- The task:
Write out the part of the canine massage post starting at "Others come with" and ending at "rehabilitation or what?", with no changes to its wording.

- Text block:
* * *

Monday, 25 August 2014
Canine massage – prevention, rehabilitation, maintenance or holistic?
I read a post (well, more a rant) recently from a canine professional which niggled me as it said that dog massage should only focus on prevention. I thought that was rather narrow-minded. Even though I’ve only been working in this field for a year now I have quite a variety of clients in my portfolio.
Some come regularly for maintenance massage session. This suits those who have arthritis which cannot be prevented as such but massage and myotherapy can help maintain their mobility and ease out any compensatory issues the dog might have. One of my case studies was an old German Shepherd who was a real lady but was beginning to not be able to enjoy walking. She had several sessions with me, not working on any muscle in particular but easing out her stiffness, helping to stretch her muscles and joints and generally allowing her to go “Ooooooo….that is what I needed”. After each session her owners would send me a picture of her lying flat out on the floor in what I call the Superman pose (arms outstretched in front) fast asleep instead of being in a stiff ball or being restless not being able to settle down. In a way she was healing herself. When she finally woke up she was ready for that long walk again. OK, she will never catch that rabbit again, but she could certainly move. When I last saw her, a year after her initial therapy, she was still mobile and happy. Prevention or maintenance?
Others come with a specific injury. Massage and muscle therapy can target the area that the vet has diagnosed as being the cause of the injury. Again, it is too late to prevent that injury…it has happened. But what the sessions can do is promote and hopefully hasten the natural healing process. Also by showing the owner what techniques are beneficial to that particular issue, hopefully the injury should not recur. Prevention or rehabilitation?
Four of my clients have been amputees. In these cases you have to use your skills to think what muscles and joints are possibly being overworked to compensate for the lack of one limb. As well as that, there is the back and spine to consider. The spine of amputee dogs often bends slightly to help balance. So that area should also be looked at to assess for any undue strain and tension. Prevention, maintenance, rehabilitation or what?
Other clients I have are canine athletes. They attend agility events where they have to jump walls or hurdles. In these cases maybe prevention of injury is the best therapy. I usually schedule a therapy session before or after their event to make sure everything is in working order. I also teach the owners the importance of warm-up and cool-down massage routines just before and after the actual event. So maybe this could be classed as prevention but it is also maintenance and well-being.
Finally there are the clients who come to me for relaxation. I have quite a few nervous clients who were not able to be touched or were just antsy. Often it takes several sessions to build up the trust with these clients but over the course of these sessions they visibly change from nervous excitable dogs to massage divas who run to the massage mat when they come in and lay down as though to say “OK….I’m ready now Dr Les. Start your work”. One such client is a small Chihuahua who, at the age of 5, was still not pick-upable by anyone other than the owner. She has been coming for some months now and this time the owner said that she actually feels that she would be able to leave the dog with a groomer without her getting too anxious. That was a great result. When she sits in my lap for her session, her eyes go googly immediately now and every muscle and joint relaxes so she is all floppy. Prevention, maintenance, rehabilition, behaviour or maybe just holistic?
Personally I think to pigeon- hole the rationale behind canine massage and myotherapy as having one benefit is not the way to go. I prefer to think holistically – where my therapy can work on the whole body since everything is ultimately interrelated and interconnected. The focus should be on the dog and the many ways that massage & myotherapy can help them.

* * *

- Records provided:
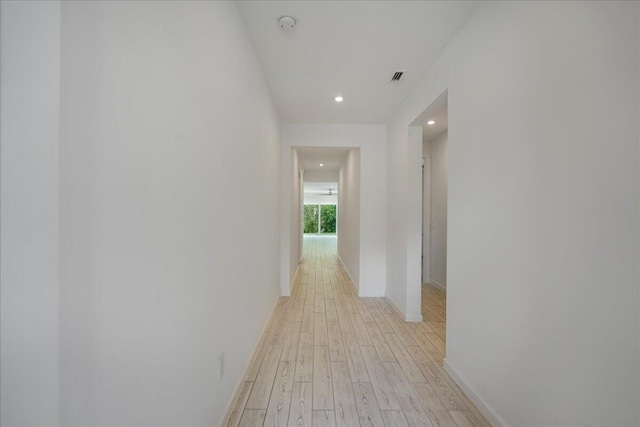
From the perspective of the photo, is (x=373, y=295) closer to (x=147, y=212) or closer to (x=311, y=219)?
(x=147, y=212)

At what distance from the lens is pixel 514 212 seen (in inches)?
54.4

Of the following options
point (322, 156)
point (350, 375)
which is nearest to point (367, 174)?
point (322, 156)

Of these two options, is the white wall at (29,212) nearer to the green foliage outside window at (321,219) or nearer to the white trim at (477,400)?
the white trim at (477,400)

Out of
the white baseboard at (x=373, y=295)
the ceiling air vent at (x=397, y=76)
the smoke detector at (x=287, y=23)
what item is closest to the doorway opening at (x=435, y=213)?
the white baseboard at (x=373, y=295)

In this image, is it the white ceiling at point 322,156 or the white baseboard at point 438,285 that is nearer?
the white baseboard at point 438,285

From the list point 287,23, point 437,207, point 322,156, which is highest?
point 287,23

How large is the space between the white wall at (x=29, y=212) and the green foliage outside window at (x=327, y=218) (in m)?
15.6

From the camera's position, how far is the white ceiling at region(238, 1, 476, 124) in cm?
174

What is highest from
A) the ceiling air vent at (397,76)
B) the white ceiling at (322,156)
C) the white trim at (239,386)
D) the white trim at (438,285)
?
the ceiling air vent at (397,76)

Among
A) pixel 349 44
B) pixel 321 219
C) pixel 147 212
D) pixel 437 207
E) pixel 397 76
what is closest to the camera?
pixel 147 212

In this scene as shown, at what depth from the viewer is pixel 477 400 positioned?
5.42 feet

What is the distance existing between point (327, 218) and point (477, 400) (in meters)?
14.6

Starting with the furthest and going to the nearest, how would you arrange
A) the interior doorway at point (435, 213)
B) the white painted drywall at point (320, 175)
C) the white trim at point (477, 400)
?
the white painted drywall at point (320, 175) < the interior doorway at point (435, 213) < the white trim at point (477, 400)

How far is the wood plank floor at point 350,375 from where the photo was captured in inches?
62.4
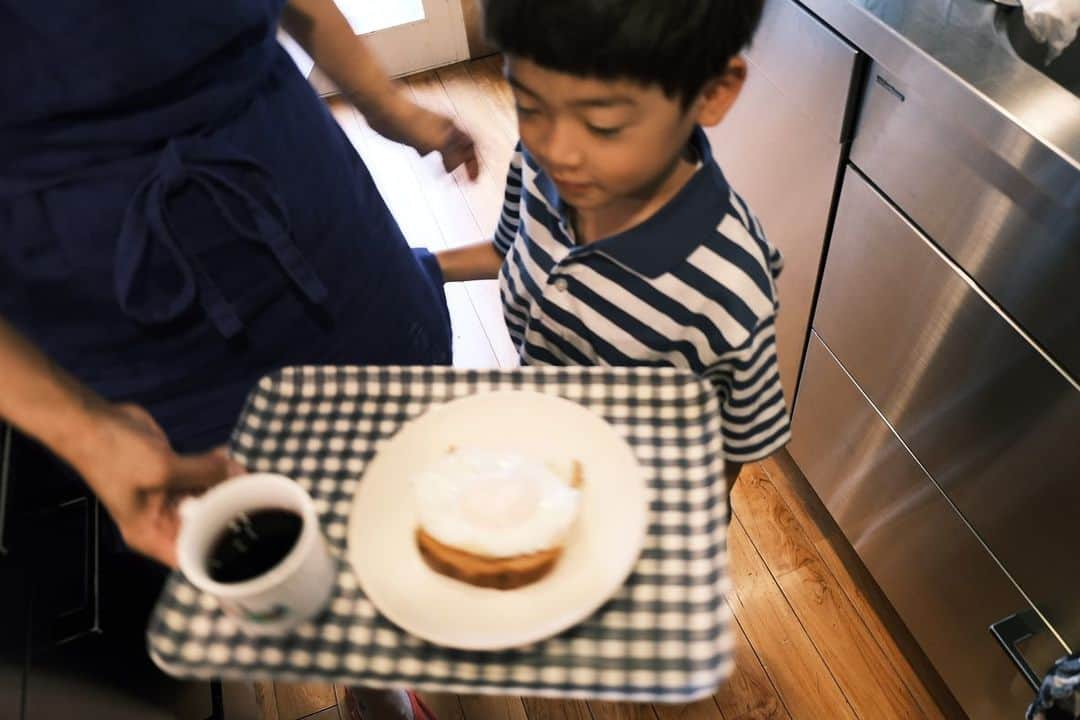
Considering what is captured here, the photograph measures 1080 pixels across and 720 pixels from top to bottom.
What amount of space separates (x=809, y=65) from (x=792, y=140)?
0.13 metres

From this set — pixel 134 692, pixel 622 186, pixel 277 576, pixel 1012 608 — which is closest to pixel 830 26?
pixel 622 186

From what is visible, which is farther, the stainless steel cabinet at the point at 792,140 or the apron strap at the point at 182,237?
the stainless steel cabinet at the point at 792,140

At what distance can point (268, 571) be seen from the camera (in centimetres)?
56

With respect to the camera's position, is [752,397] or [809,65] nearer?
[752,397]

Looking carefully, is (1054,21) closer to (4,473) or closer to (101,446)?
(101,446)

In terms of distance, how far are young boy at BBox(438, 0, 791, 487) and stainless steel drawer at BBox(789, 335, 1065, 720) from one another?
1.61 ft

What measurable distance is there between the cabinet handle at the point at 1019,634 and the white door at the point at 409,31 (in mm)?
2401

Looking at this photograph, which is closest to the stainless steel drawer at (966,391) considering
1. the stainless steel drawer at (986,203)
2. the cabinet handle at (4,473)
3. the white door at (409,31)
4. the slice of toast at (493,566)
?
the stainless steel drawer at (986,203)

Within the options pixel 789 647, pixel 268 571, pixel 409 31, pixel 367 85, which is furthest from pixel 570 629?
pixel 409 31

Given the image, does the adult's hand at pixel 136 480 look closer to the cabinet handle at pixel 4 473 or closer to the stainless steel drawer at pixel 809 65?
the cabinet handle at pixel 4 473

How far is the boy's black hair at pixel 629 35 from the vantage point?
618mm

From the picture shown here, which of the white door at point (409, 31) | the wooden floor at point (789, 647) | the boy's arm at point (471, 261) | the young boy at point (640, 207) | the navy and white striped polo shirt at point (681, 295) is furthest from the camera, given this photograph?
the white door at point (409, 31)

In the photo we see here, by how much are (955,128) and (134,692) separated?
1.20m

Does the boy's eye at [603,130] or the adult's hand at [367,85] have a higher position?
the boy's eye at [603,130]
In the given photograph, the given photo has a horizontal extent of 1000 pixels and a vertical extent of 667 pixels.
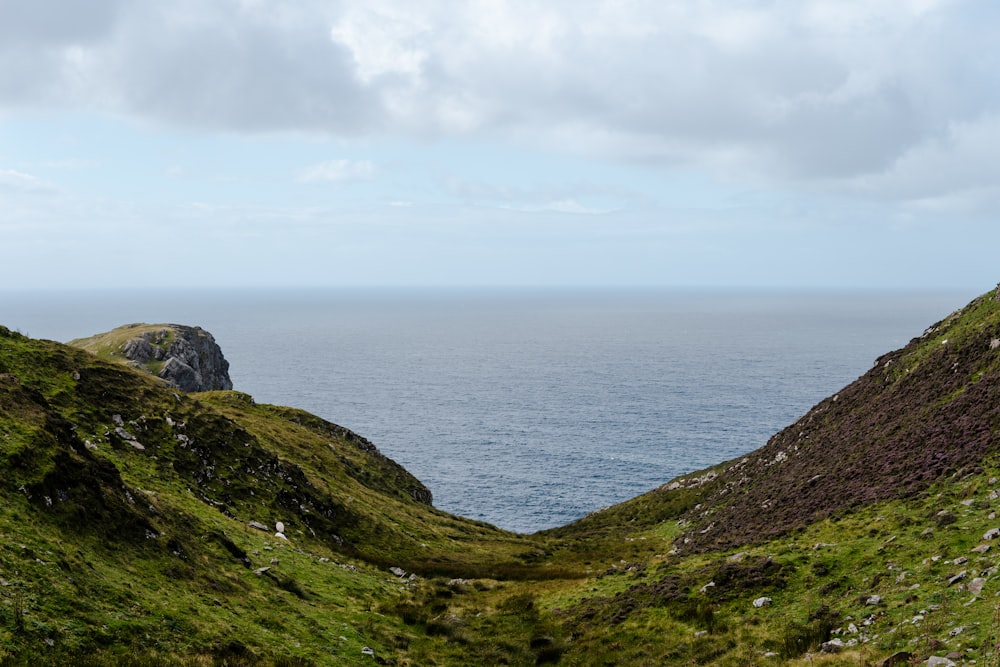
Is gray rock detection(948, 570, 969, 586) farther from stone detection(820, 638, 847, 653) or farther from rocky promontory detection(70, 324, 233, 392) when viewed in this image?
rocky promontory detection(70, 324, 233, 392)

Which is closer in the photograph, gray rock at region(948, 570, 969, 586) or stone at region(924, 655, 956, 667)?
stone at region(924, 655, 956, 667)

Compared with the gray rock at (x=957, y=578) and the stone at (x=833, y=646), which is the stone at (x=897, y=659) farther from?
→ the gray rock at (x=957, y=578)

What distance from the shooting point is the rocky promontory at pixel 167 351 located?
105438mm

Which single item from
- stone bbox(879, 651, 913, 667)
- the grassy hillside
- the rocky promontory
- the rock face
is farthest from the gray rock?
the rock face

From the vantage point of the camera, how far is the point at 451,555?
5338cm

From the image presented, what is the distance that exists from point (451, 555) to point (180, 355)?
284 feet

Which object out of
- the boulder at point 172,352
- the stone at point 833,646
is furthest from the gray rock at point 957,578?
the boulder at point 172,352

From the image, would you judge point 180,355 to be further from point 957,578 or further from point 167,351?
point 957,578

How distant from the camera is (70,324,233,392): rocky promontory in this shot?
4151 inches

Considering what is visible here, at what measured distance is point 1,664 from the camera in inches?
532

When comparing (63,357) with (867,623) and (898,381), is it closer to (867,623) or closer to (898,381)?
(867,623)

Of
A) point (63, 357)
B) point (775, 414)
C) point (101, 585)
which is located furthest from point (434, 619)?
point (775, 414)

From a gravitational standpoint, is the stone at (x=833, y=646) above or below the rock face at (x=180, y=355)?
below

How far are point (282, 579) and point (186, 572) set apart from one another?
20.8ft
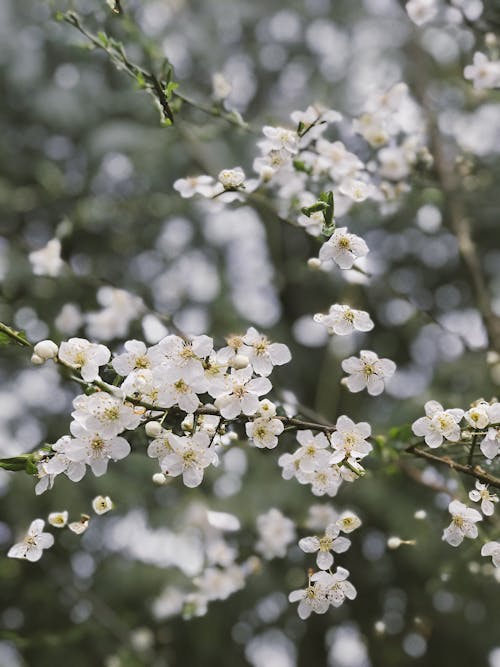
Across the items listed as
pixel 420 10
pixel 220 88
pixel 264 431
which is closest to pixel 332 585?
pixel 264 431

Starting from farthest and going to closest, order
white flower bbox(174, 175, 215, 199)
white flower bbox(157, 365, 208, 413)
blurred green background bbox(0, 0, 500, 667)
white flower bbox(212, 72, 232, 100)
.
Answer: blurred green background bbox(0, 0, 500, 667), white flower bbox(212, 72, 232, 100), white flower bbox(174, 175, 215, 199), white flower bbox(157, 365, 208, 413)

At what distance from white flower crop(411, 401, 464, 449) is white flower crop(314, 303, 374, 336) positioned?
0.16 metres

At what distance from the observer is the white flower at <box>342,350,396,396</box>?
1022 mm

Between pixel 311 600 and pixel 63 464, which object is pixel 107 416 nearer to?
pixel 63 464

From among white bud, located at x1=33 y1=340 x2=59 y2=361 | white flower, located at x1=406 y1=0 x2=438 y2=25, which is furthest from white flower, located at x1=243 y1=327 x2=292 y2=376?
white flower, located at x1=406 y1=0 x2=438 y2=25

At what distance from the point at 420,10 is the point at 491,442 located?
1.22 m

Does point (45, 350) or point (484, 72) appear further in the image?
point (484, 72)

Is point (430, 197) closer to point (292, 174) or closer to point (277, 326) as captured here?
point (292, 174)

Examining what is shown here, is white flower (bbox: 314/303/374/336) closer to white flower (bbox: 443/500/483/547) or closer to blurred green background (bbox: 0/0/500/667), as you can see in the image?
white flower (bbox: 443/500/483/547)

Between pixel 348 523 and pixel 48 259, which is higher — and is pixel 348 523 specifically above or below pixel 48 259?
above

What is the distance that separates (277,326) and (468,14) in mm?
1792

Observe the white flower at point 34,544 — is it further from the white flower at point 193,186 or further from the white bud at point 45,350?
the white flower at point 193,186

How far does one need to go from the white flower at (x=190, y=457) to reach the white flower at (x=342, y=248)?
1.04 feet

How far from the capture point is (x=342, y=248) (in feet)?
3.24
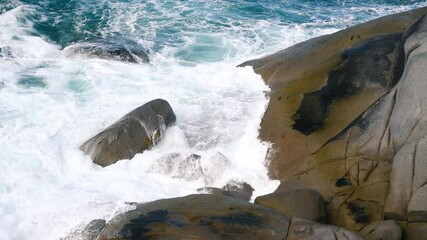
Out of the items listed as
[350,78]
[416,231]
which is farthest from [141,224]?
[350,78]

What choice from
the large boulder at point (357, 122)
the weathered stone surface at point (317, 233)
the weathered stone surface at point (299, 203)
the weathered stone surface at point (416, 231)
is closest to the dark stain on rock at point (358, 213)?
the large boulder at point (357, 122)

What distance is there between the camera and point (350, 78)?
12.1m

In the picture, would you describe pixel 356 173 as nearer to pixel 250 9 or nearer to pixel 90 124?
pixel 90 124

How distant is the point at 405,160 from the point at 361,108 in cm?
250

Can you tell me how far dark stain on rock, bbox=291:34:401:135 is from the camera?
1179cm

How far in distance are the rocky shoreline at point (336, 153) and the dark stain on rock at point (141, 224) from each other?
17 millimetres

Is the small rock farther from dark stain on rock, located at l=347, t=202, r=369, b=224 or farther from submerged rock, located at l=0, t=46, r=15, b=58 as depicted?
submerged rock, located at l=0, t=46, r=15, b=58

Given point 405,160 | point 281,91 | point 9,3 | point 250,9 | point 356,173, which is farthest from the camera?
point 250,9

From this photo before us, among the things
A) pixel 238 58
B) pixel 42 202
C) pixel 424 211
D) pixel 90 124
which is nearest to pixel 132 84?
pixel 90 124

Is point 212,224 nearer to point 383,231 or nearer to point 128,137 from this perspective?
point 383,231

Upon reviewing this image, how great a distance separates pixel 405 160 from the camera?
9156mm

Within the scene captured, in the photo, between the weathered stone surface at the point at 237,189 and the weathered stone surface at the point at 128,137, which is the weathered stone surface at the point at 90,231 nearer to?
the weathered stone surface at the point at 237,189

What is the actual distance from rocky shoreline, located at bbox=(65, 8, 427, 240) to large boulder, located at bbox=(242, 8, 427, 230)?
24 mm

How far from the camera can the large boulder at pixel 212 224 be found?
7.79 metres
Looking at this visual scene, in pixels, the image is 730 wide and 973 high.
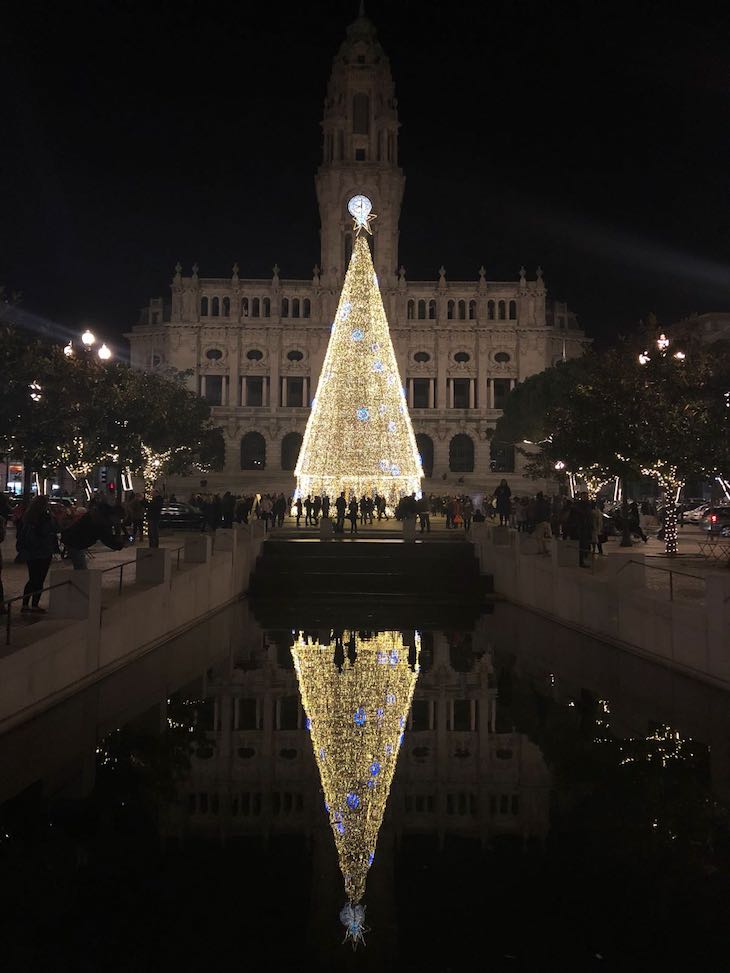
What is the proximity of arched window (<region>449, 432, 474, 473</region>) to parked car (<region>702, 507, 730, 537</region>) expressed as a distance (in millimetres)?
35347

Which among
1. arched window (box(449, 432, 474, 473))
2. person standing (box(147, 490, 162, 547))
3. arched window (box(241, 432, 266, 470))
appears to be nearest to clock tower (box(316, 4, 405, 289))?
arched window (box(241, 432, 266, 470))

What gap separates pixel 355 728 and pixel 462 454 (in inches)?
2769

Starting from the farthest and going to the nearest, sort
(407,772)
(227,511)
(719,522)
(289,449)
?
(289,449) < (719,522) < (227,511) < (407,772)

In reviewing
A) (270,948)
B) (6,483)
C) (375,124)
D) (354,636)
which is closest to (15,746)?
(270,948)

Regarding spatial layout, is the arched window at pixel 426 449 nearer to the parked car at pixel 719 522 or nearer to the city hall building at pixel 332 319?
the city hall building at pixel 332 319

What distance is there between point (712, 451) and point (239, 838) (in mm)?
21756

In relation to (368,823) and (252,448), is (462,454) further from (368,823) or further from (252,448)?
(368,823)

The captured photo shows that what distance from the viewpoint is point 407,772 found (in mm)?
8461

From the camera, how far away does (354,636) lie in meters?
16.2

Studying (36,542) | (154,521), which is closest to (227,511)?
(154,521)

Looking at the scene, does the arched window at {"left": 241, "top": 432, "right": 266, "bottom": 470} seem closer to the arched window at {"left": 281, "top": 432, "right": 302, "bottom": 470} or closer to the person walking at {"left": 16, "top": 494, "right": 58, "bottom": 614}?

* * *

- Finished exercise:
Others come with a specific injury. Massage and muscle therapy can target the area that the vet has diagnosed as being the cause of the injury. Again, it is too late to prevent that injury…it has happened. But what the sessions can do is promote and hopefully hasten the natural healing process. Also by showing the owner what techniques are beneficial to that particular issue, hopefully the injury should not recur. Prevention or rehabilitation?
Four of my clients have been amputees. In these cases you have to use your skills to think what muscles and joints are possibly being overworked to compensate for the lack of one limb. As well as that, there is the back and spine to consider. The spine of amputee dogs often bends slightly to help balance. So that area should also be looked at to assess for any undue strain and tension. Prevention, maintenance, rehabilitation or what?